The conflict that we’re living through now is more fundamental. It is about the vision we have of a networked society.

In the vision that many of us have been working towards (and that is, in various ways, at the intellectual roots of the Internet), we get the benefits of increasingly seamless communication and collaboration, we get exposure to other views, we have the knowledge and tools available that make us more creative and more productive, that bring us closer to other human beings, and improve our understanding of each other. In this vision, the network turns our society into a better one.  In this vision, we can have trust in the network. In this vision, we can use the network to communicate with our loved ones. In this vision, we can trust the network with our private life and personal secrets. Geopolitically, this Internet is a network that (as a very smart man once put it) serves as a powerful projection of Western values and a civil society across the world. This is for everyone.

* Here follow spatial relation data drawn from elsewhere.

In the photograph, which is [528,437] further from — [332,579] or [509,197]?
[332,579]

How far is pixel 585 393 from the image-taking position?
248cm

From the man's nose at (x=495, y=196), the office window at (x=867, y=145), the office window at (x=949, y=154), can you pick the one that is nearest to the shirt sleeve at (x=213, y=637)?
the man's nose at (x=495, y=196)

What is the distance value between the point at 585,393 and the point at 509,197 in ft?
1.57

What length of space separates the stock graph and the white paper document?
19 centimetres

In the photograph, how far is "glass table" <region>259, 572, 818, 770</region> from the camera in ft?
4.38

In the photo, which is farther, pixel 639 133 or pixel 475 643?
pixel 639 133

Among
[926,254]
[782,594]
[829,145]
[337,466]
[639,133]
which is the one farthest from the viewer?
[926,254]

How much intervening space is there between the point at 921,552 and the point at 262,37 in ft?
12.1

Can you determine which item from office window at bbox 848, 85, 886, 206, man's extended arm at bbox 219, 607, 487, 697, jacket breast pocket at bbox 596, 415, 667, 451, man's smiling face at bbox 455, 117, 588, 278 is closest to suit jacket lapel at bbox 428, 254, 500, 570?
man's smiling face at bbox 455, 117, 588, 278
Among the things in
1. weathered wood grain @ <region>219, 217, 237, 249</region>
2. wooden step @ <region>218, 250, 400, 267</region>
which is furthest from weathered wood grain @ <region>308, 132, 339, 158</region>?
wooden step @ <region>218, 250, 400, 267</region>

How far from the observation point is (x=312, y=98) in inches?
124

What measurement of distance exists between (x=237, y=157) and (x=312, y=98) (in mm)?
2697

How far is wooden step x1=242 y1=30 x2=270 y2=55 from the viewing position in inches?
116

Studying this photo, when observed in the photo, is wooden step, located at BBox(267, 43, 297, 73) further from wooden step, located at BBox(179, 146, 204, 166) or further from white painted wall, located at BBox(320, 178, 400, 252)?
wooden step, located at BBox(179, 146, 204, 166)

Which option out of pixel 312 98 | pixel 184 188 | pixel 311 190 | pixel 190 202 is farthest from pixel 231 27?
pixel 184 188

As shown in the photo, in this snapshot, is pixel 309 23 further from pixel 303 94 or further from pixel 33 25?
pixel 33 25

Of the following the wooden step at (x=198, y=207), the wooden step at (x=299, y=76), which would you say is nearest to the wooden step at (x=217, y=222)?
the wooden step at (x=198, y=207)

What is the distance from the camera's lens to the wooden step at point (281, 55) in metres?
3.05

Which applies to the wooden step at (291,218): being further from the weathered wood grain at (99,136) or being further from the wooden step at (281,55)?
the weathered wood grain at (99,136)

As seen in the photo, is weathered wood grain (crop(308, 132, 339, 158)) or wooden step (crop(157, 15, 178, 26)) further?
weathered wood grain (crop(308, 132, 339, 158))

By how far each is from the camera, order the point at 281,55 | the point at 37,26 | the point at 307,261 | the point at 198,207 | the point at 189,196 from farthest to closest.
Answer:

We are learning this summer that the network that we have actually built has become a Trojan horse, inspired by a dark and dystopian view of humanity: The dangerous species homo sapiens cannot be trusted with fast, private, perhaps anonymous communication at scale. Communication (a fundamental piece of what makes us human!) needs to be domesticated, for feral communication (and humanity) bears uncontrollable risks.

We are learning this summer that the hidden domestication of communications technology hasn’t just taken the form of attacks on crypto systems or endpoints or network hardware (all of which we would expect): Instead, what we see is an assertion of the primacy of surveillance in the design, deployment, and operation of Internet technologies at global scale, at the expense of the security and privacy of their civilian users.

The crossroads that policy-makers are at is less about understanding technology: It is about understanding that the design of technology is never simply value-neutral.  It is about choosing the values that we embed into the technology we build and deploy.

Are these still the values of an open society? Or are they the values of the oppressive surveillance state?